## [DIRECTION]
Please retype the text about the word bludgeon below, between "In contrast, the" and "stick or club.", inclusive, keeping every spelling and mark unchanged.

## [SOURCE EXCERPT]
# # # # # # #
To BLUBBER, to cry or foul the cheeks with tears.

and

BLUE a colour well known.

In contrast, the second edition of Dictionarium Britannicum (1736) has this entry between "BLUBBER LIP'D" and "BLUE":

BLUDGEON, an oaken stick or club.

About 20 years later, Samuel Johnson, A Dictionary of the English Language (1755) has this entry:

BLUDGEON n. s. A short stick, with one end loaded, used as an offensive weapon.

Although the OED seems to have misidentified the year of the first dictionary entry for bludgeon, I found two instances of bludgeon in the wild that really are from 1730. From The Grub-Street Journal (January 8, 1730):

Tuesday, Jan 6 ... Last Sunday Night about eleven o'Clock, Mr Stalton the brewer, was attack'd neat the end of Thrift street, Sobo, by a single Vilain, who pul'd out a Bludgeon, and knock'd him down, and then rifled him of his Gold watch and Money, which Mr Stalton believes to be upward of 12 l and then made off, and yesterday he was seized offering Mr Stalton's Watch to pawn, and being carried before a Magistrate, was committed to New-Prison.

And from The Political State of Great-Britain (March 1730):

The wicked People that carry on this inhuman Trade of knocking People down thus, before they rob them, or so much as ask them for their Money, are observed to do it with an Iron Bar or Truncheon, which they call a Bludgeon ; which is about two Foot in Length, and is carried under their Cloaths, by which they give such a desperate Blow on the Head, as several have had their Skulls broken with them, and have never recover'd the Injury of it; and it is observable also, that the Women carry these cruel Weapons about them as well as the Men, and perhaps use them the more cruelly also of the two.

This last instance suggests that bludgeon may have originated in English as street slang; however, it doesn't appear in any of the dictionaries of English slang from the eighteenth and early nineteenth centuries that I consulted.
# # # # # # #
## [GIVEN INFORMATION]
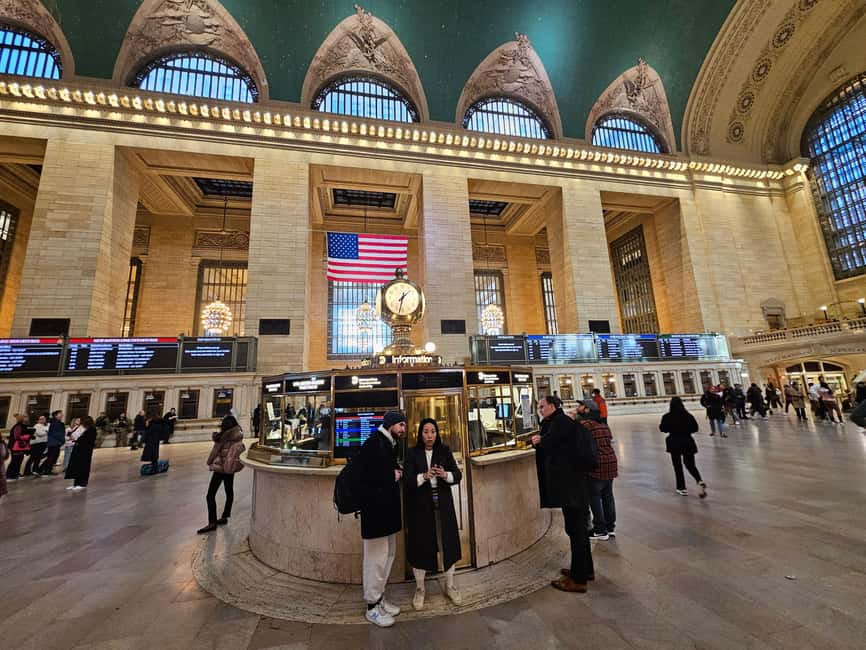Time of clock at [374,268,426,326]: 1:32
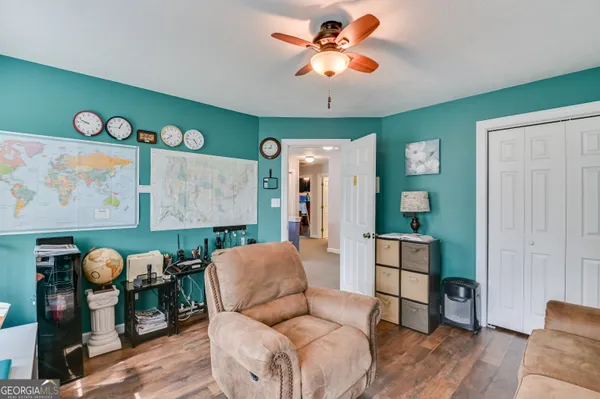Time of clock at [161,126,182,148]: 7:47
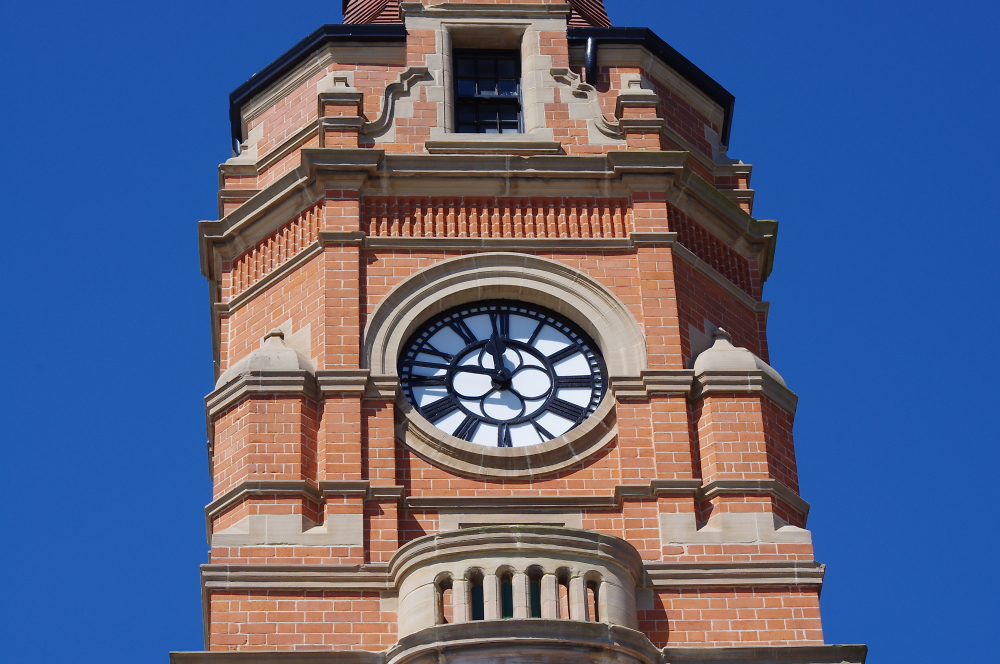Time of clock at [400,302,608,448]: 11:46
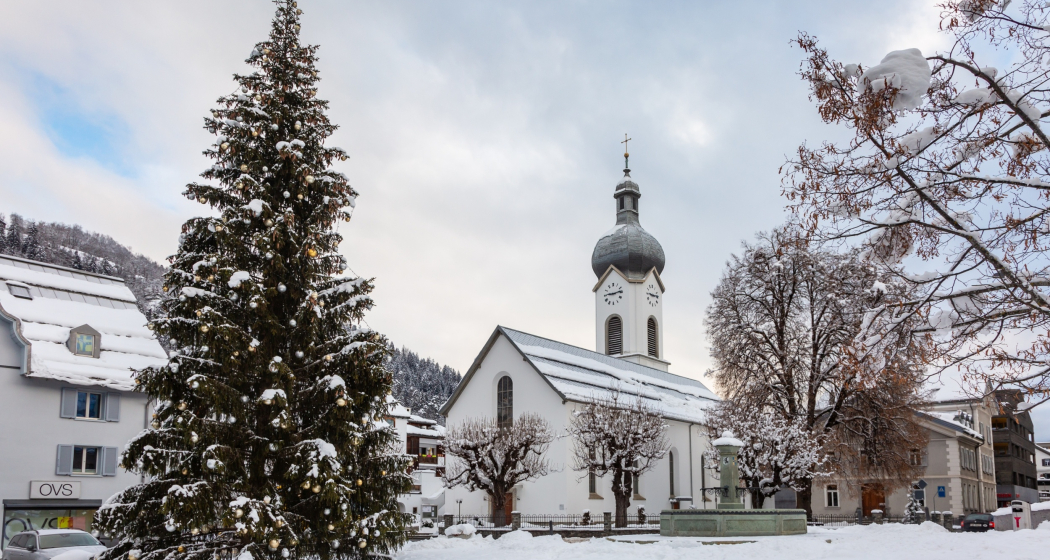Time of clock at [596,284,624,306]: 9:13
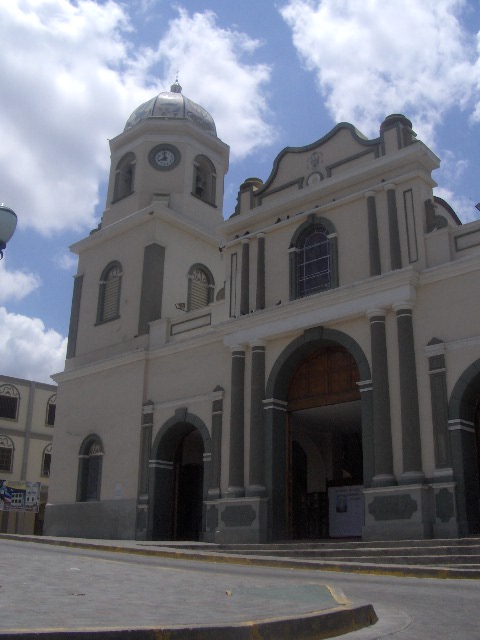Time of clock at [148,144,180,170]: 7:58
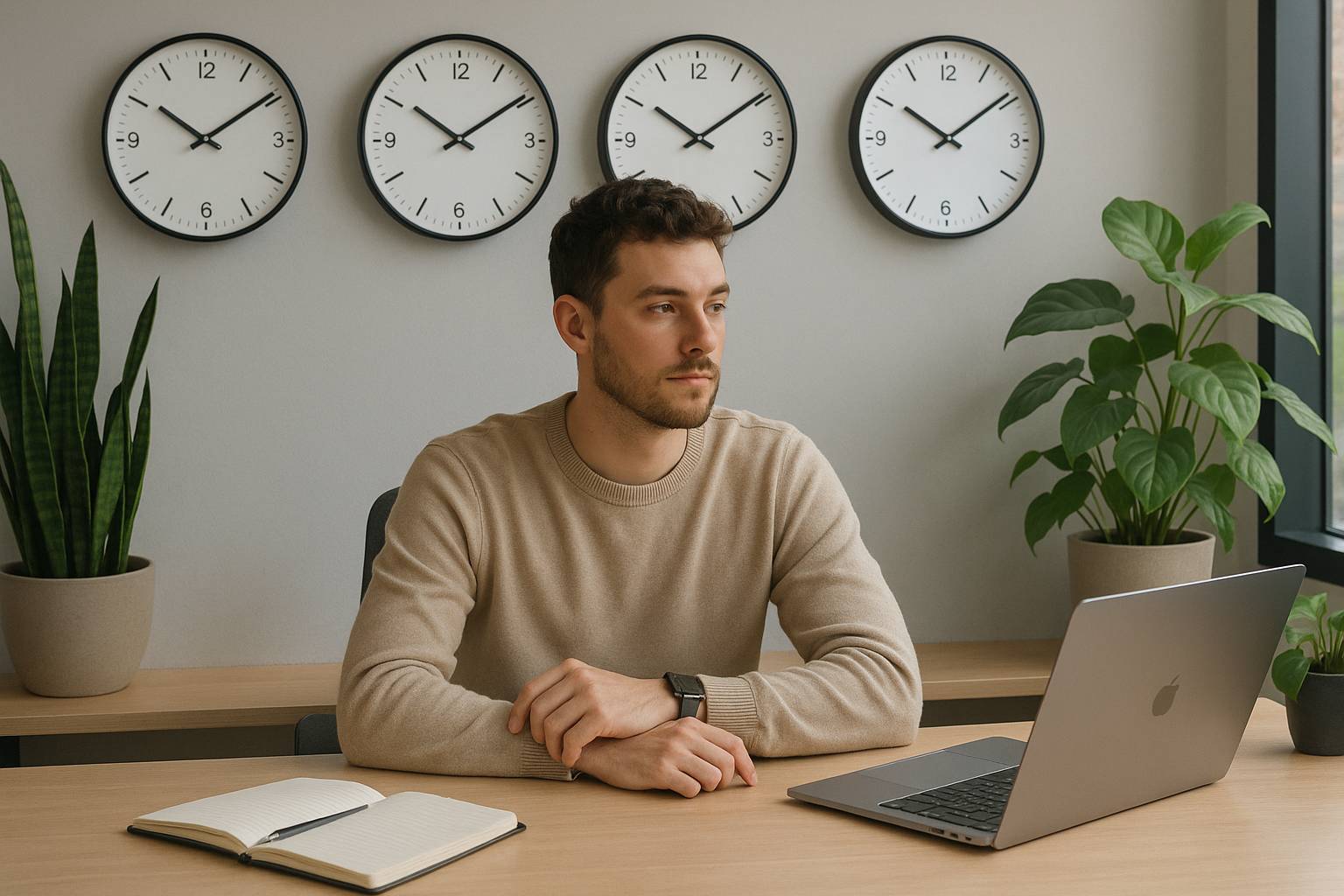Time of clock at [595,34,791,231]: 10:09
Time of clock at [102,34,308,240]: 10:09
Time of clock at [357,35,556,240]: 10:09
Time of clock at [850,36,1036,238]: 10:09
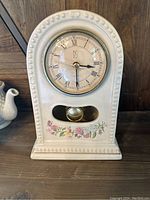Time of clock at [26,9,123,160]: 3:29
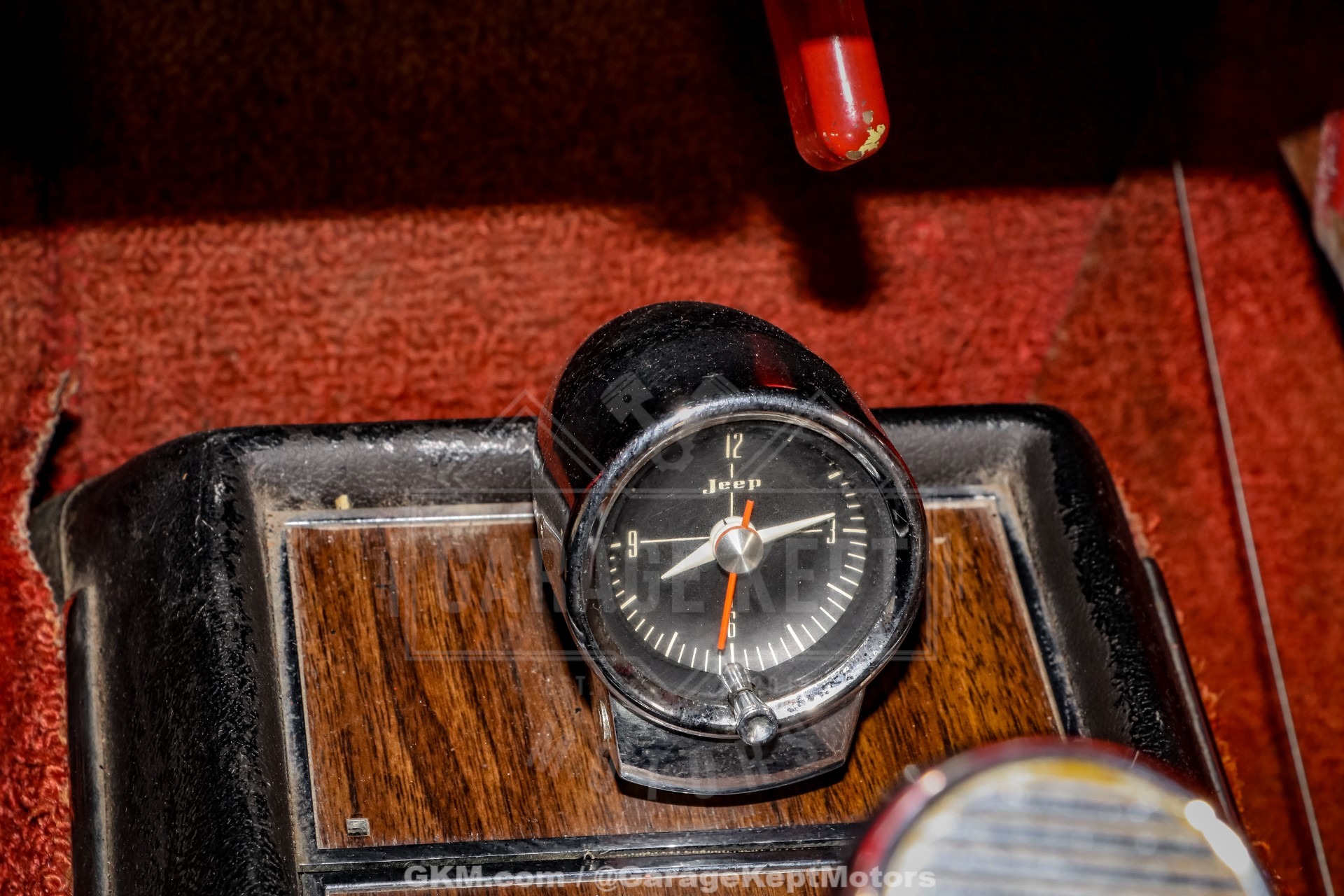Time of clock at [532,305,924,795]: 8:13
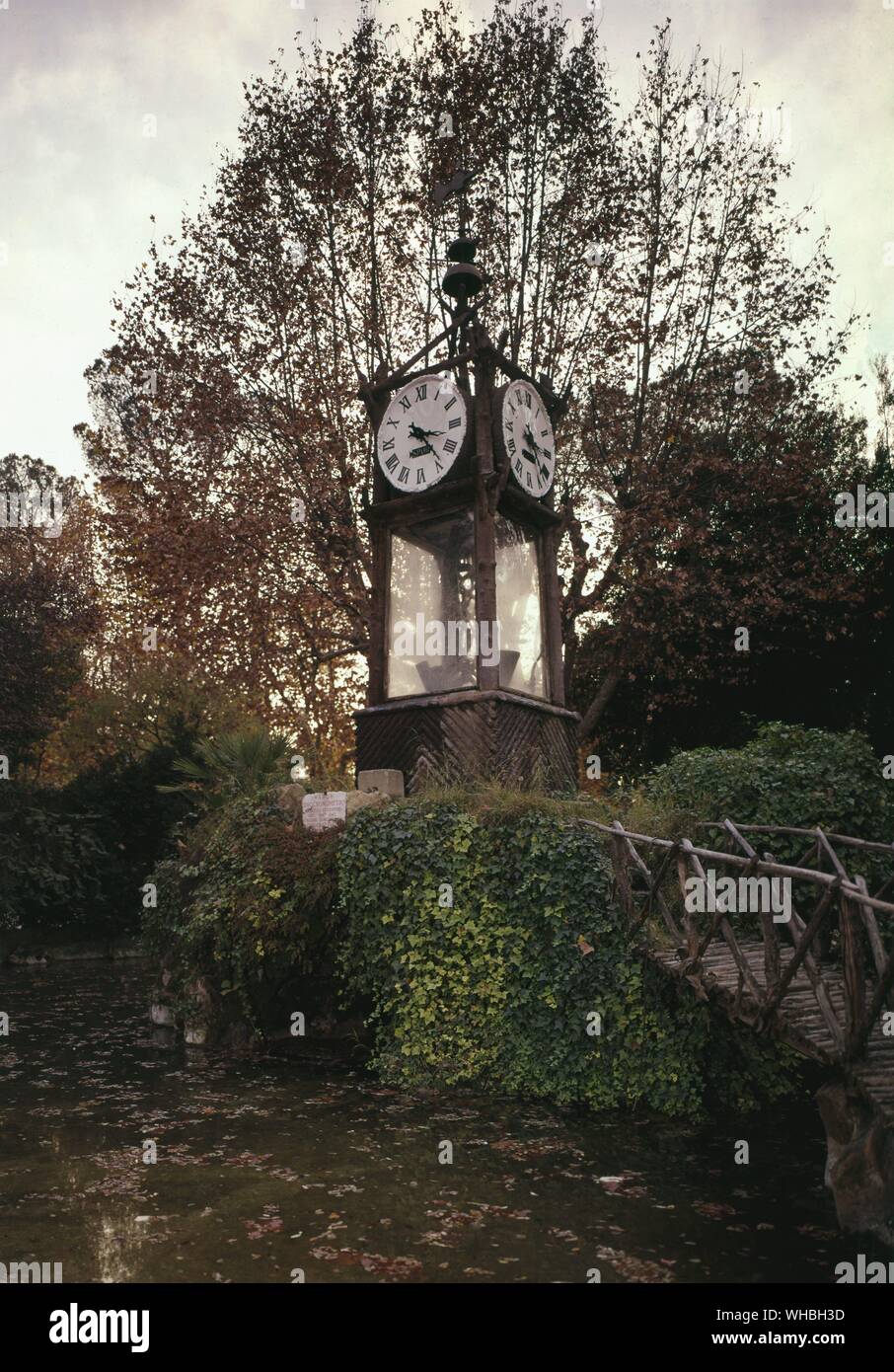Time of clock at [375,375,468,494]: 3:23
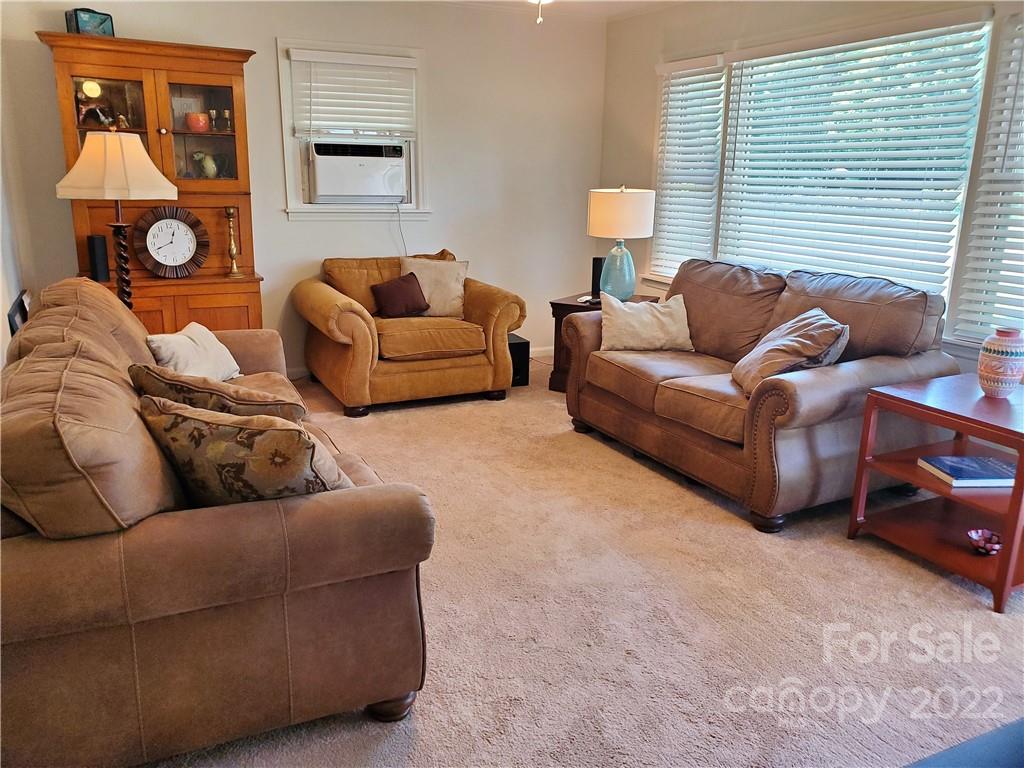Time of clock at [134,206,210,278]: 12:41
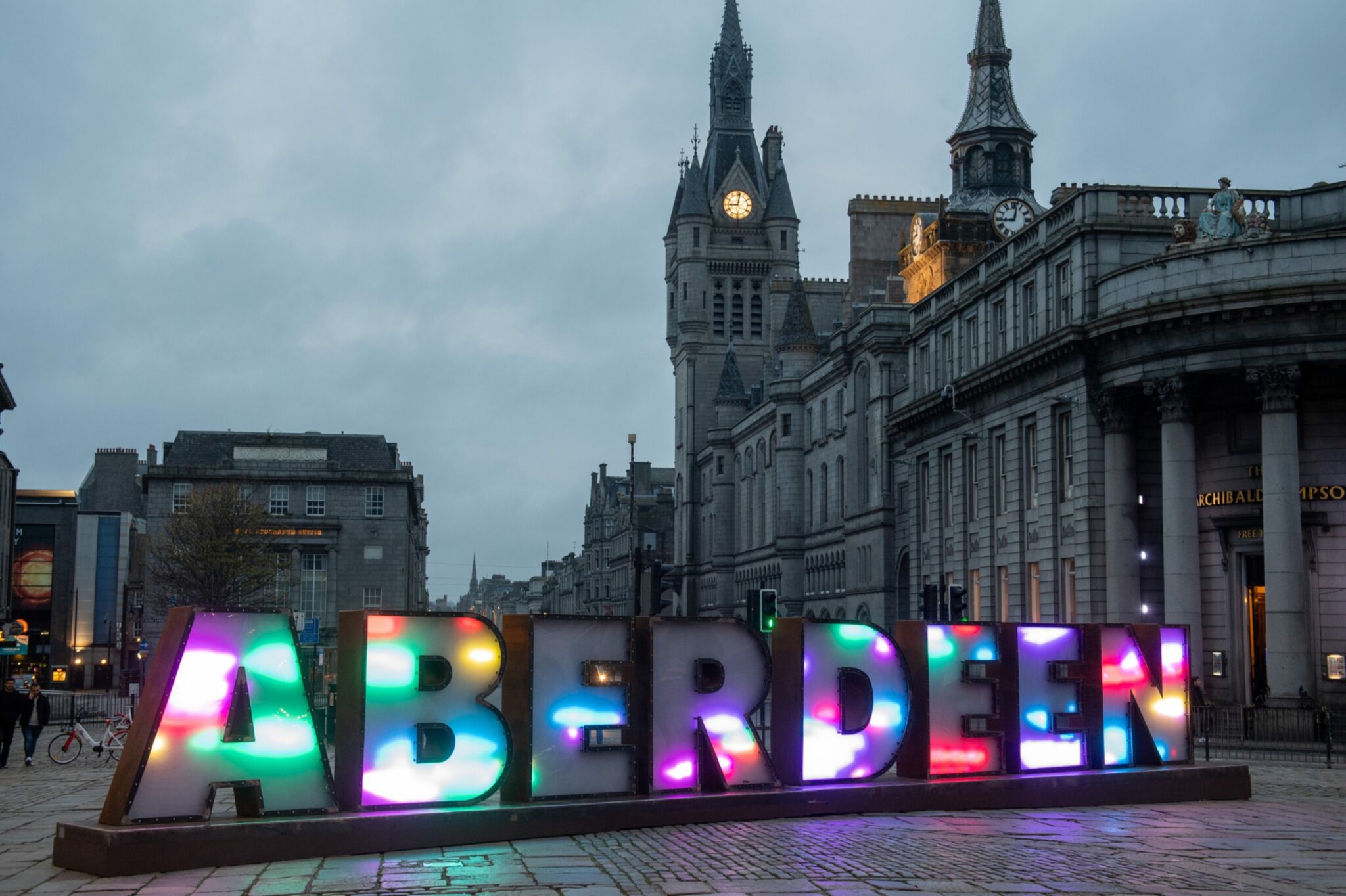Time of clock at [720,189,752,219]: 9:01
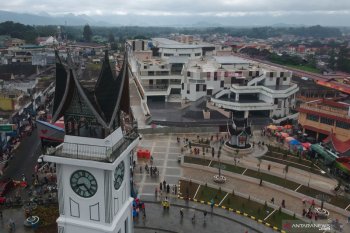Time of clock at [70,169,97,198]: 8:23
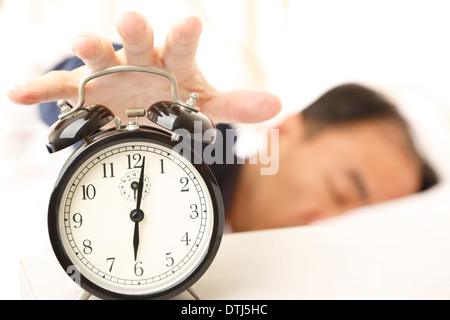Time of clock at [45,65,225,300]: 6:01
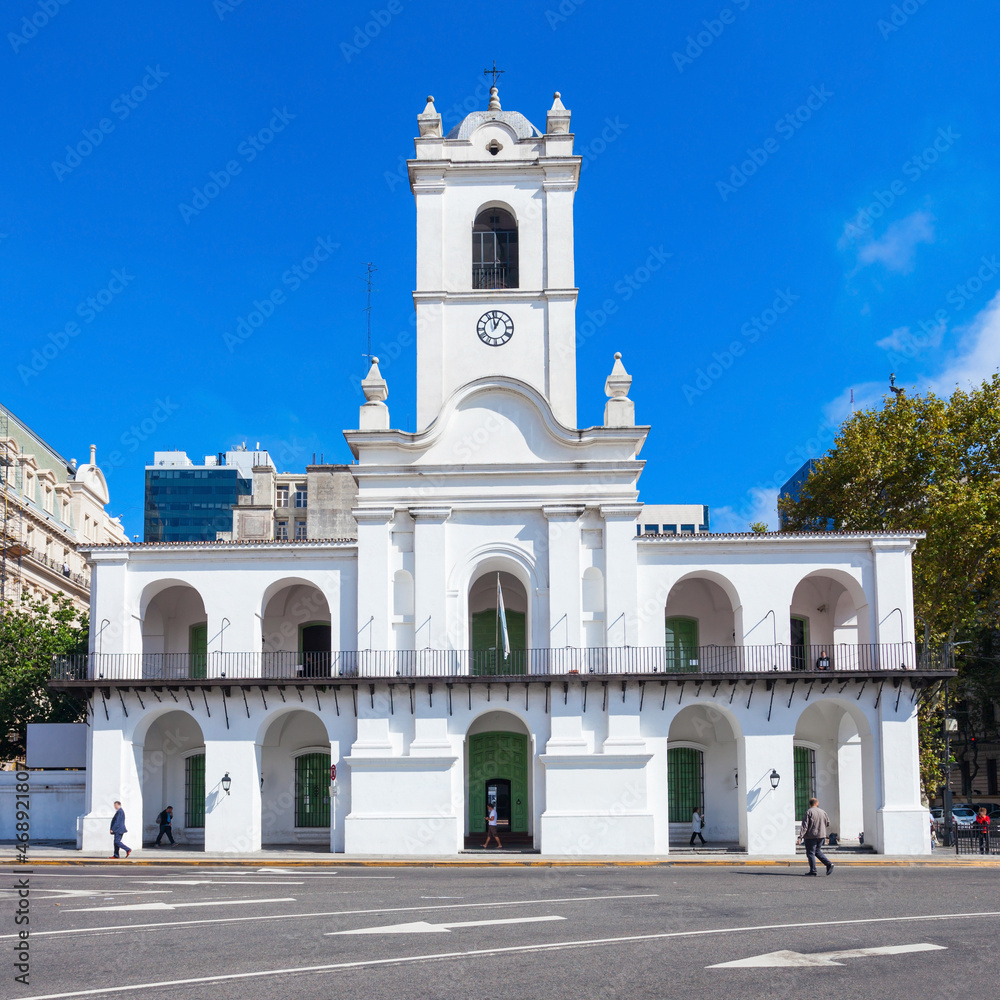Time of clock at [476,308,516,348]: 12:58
# # # # # # #
## [ANSWER FOR THIS EXERCISE]
In contrast, the second edition of Dictionarium Britannicum (1736) has this entry between "BLUBBER LIP'D" and "BLUE":

BLUDGEON, an oaken stick or club.